Right. Back to the Sunday morning blather. George gathered an all-female panel. Appears the men were too busy bbq-ing. There was still only one woman of color on the panel and they seemed to all be over 50. I've got nothing against my older, DC-conservative sisters, but for goodness sake, are there no younger, articulate females available to ramble for an hour in the morning?
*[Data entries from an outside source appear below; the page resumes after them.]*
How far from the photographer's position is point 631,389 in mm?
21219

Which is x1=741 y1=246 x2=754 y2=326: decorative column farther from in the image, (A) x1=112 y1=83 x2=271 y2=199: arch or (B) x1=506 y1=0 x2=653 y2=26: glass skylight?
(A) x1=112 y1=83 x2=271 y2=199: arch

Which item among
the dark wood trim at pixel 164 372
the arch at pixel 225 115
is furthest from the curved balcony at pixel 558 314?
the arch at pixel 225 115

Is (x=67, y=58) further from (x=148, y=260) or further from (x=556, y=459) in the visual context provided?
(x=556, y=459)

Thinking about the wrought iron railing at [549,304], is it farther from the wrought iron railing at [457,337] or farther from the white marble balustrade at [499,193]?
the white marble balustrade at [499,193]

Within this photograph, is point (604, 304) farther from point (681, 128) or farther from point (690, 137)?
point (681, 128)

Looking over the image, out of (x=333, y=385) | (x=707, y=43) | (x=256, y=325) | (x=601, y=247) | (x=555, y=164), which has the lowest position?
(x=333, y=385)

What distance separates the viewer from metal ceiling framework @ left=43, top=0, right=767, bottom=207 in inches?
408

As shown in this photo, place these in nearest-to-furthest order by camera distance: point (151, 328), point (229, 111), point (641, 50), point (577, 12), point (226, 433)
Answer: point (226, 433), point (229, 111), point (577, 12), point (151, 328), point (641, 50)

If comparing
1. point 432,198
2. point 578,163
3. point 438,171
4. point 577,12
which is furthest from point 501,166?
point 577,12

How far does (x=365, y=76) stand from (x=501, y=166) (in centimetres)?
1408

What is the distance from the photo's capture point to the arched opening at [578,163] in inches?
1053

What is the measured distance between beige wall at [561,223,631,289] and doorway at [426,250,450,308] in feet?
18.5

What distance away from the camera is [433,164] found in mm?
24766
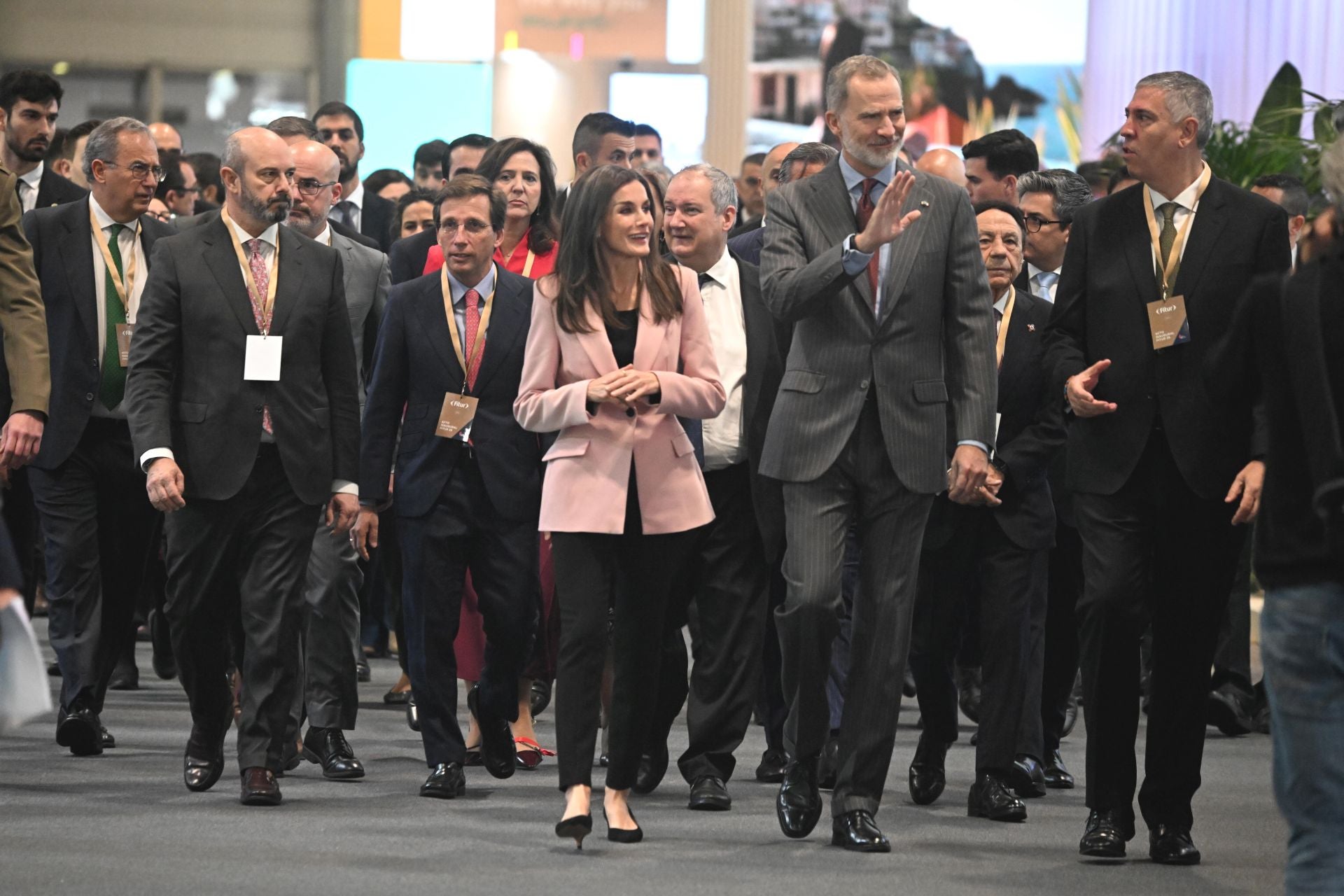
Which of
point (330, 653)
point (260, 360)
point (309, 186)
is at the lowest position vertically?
point (330, 653)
The maternalistic white women tried to explain to the lone black woman on the panel that the Supreme Court decision that over-turned Brown v. the Board of Education was actually a good thing. Because, you see, the important thing is to create great public education in all communities, not integration or color-blind openings. It's Appalling. Simple Appalling that more of the country is not renouncing this horrific, racist decision. Public education has taken another blow. Our problems started when we made it dependent on real estate tax revenue which makes it inherently unfair. Next, we have completely unreasonable expectations of public schools: for a variety of reasons, public schools have never had higher than 50% high school graduation rates when all students who started in first grade are counted. We want quick fixes: so instead of dismantling bloated bureaucracies, we grant charters and privatize larger and larger chunks of our public system. We treat students like cattle and force them to "learn" to standardized tests, rather than learning in depth on multiple subjects.

In Memoriam told me Joel Siegel died. I didn't even know he was sick.

Onto MtP - Chertoff blathered and managed to say even less he did on This Week. Then Tim talked with Senator Patrick Leahy...and then he had his own round table that included one of the most annoying men in politics - Tavis Smiley. The man who named himself the Communicator for All Black People. They rehashed the recent Dem Pres candidates debate, which occurred on the campus of a historically black college.

Other things happened. But it all happened yesterday and by today, most of the banter seeped out of my head.